|
Post by rondetto on Feb 6, 2020 15:52:19 GMT
Someone asked the other day, 'What was your favourite 'fast food' when you were growing up?'
'We didn't have fast food when I was growing up,' I informed him.
'All the food was slow.'
'C'mon, seriously.. Where did you eat?'
'It was a place called 'home,'' I explained. !
'Mum cooked every day and when Dad got home from work, we sat down together at the dining room table, and if I didn't like what she put on my plate, I was allowed to sit there until I did like it.'
By this time, the lad was laughing so hard I was afraid he was going to suffer serious internal damage, so I didn't tell him the part about how I had to have permission to leave the table.
But here are some other things I would have told him about my childhood if I'd figured his system could have handled it:
Some parents NEVER owned their own house, wore jeans, set foot on a golf course, travelled out of the country or had a credit card.
My parents never drove me to school... I had a bicycle that weighed probably 50 pounds, and only had one speed (slow).
We didn't have a television in our house until I was 10.
It was, of course, black and white, and the station went off the air at 10 PM, after playing the national anthem and epilogue; it came back on the air at about 6 am. And there was usually a locally produced news and farm show on, featuring local people...
Pizzas were not delivered to our home... But milk was.
All newspapers were delivered by boys and all boys delivered newspapers --My brother delivered a newspaper, seven days a week.
He had to get up at 6 every morning.
Film stars kissed with their mouths shut. At least, they did in the films. There were no movie ratings because all movies were responsibly produced for everyone to enjoy viewing, without profanity or violence or almost anything offensive.
If you grew up in a generation before there was fast food, you may want to share some of these memories with your children or grandchildren. Just don't blame me if they bust a gut laughing.
Growing up isn't what it used to be, is it?
MEMORIES from a friend:
My Dad is cleaning out my grandmother's house (she died in December) and he brought me an old lemonade bottle.
In the bottle top was a stopper with a bunch of holes in it. I knew immediately what it was, but my daughter had no idea.
She thought they had tried to make it a salt shaker or something. I knew it as the bottle that sat on the end of the ironing board to 'sprinkle' clothes with because we didn't have steam irons. Man, I am old.
How many do you remember?
Headlight dip-switches on the floor of the car.
Ignition switches on the dashboard.
Trouser leg clips for bicycles without chain guards.
Soldering irons you heated on a gas burner.
Using hand signals for cars without turn indicators.
Older Than Dirt Quiz:
Count all the ones that you remember, not the ones you were told about. Ratings at the bottom
1. Sweet cigarettes
2. Coffee shops with juke boxes
3. Home milk delivery in glass bottles
4. Party lines on the telephone
5. Newsreels before the movie
6. TV test patterns that came on at night after the last show and were there until TV shows started again in the morning.

● **STORED DATA**:
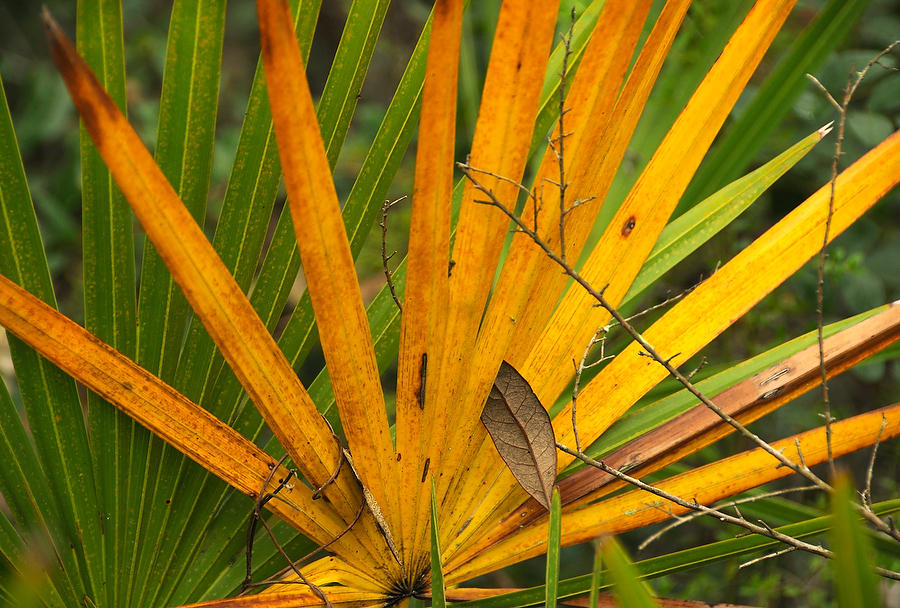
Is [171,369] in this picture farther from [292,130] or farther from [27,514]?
[292,130]

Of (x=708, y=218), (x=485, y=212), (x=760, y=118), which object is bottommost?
(x=485, y=212)

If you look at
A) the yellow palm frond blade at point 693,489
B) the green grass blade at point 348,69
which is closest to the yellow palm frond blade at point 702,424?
the yellow palm frond blade at point 693,489

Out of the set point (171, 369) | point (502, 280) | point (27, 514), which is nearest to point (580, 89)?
point (502, 280)

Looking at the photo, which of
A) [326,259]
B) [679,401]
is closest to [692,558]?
[679,401]

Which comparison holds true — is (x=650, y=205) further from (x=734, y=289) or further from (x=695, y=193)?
(x=695, y=193)

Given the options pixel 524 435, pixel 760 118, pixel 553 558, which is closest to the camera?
pixel 553 558

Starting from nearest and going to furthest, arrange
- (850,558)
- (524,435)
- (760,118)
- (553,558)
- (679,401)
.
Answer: (850,558), (553,558), (524,435), (679,401), (760,118)

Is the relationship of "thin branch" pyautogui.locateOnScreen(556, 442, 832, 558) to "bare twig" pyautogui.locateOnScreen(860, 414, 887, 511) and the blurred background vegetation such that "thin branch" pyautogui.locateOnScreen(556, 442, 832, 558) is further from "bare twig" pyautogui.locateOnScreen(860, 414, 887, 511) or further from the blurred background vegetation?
the blurred background vegetation

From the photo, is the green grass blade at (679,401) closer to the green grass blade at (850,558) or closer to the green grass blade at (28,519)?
the green grass blade at (850,558)
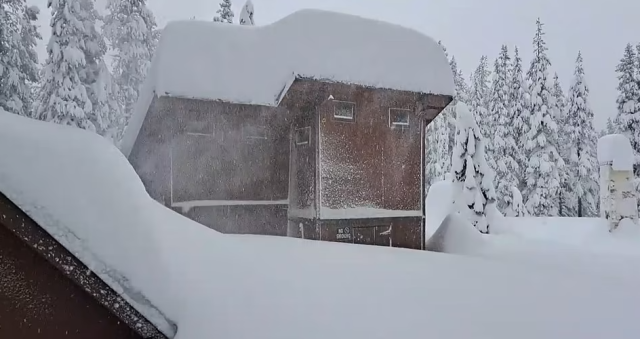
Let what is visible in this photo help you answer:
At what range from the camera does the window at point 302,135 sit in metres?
11.1

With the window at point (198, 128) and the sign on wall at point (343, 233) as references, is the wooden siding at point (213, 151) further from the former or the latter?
the sign on wall at point (343, 233)

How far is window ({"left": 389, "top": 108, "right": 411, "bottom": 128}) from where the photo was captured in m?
11.4

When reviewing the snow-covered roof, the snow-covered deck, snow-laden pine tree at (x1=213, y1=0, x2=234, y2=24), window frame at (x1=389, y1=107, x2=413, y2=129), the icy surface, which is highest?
snow-laden pine tree at (x1=213, y1=0, x2=234, y2=24)

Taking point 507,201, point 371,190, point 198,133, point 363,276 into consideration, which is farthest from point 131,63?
point 507,201

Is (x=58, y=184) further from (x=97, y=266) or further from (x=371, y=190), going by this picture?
(x=371, y=190)

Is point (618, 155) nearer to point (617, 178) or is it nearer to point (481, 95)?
point (617, 178)

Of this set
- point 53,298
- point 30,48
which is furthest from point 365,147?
point 30,48

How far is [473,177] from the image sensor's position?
17703 mm

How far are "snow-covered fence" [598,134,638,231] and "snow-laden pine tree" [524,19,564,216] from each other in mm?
10040

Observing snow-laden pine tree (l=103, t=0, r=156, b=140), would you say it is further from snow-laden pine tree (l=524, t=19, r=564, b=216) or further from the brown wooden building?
snow-laden pine tree (l=524, t=19, r=564, b=216)

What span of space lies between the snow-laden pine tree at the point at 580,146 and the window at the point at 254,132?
2486 centimetres

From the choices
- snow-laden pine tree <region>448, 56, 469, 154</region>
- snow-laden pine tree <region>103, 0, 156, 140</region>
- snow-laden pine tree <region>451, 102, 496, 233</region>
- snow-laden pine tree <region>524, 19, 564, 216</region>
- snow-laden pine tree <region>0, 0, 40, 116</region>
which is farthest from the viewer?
snow-laden pine tree <region>448, 56, 469, 154</region>

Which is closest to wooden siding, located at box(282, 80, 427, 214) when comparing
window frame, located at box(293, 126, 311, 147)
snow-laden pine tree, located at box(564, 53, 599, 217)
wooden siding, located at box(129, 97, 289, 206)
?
window frame, located at box(293, 126, 311, 147)

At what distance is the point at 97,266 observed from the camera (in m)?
2.34
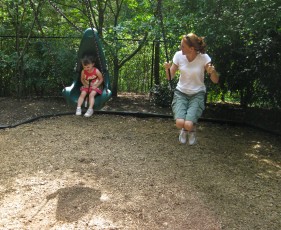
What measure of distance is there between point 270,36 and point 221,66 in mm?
1056

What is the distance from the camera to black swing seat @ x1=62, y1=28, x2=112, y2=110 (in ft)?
16.0

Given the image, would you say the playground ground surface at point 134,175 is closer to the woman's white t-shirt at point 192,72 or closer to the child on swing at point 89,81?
the child on swing at point 89,81

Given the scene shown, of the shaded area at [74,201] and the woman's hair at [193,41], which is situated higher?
the woman's hair at [193,41]

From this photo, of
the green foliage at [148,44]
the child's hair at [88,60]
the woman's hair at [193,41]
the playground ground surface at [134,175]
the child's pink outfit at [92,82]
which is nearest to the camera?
the playground ground surface at [134,175]

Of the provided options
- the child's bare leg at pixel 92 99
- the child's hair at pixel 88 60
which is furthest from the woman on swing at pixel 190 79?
the child's hair at pixel 88 60

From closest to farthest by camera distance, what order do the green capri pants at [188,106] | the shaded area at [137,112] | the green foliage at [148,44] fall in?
the green capri pants at [188,106] < the green foliage at [148,44] < the shaded area at [137,112]

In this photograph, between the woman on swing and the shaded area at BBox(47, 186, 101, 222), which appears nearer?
the shaded area at BBox(47, 186, 101, 222)

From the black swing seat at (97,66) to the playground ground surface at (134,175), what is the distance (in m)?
0.53

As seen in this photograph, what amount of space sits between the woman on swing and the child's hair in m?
1.45

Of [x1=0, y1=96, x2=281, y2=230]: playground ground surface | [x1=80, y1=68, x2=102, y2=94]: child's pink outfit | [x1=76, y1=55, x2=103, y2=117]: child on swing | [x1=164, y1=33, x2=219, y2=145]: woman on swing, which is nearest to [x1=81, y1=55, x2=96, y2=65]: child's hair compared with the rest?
[x1=76, y1=55, x2=103, y2=117]: child on swing

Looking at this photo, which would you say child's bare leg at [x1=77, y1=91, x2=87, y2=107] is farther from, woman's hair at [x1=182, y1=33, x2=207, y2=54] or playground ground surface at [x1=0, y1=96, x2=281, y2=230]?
woman's hair at [x1=182, y1=33, x2=207, y2=54]

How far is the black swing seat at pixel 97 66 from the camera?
4864mm

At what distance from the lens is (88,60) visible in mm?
5250

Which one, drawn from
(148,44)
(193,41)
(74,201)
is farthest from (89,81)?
(148,44)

● **DIRECTION 1**:
In the fast-food memories post, do these statements agree with the text? (a) The narrator's home had no television until the narrator was 10. (b) Pizzas were delivered to the narrator's home. (c) The narrator's brother delivered a newspaper only on weekdays. Answer yes or no for each and quote the deciding words.
● **DIRECTION 2**:
Print everything from "My parents never" down to "6 every morning." in the fast-food memories post, word for word.
● **DIRECTION 3**:
In the fast-food memories post, at what time did the TV station go off the air?

● **COMPLETE RESPONSE 1**:
(a) Yes: "We didn't have a television in our house until I was 10."
(b) No: "Pizzas were not delivered to our home... But milk was."
(c) No: "My brother delivered a newspaper, seven days a week."

● **COMPLETE RESPONSE 2**:
My parents never drove me to school... I had a bicycle that weighed probably 50 pounds, and only had one speed (slow).
We didn't have a television in our house until I was 10.
It was, of course, black and white, and the station went off the air at 10 PM, after playing the national anthem and epilogue; it came back on the air at about 6 am. And there was usually a locally produced news and farm show on, featuring local people...
Pizzas were not delivered to our home... But milk was.
All newspapers were delivered by boys and all boys delivered newspapers --My brother delivered a newspaper, seven days a week.
He had to get up at 6 every morning.

● **COMPLETE RESPONSE 3**:
At 10 PM, after playing the national anthem and epilogue.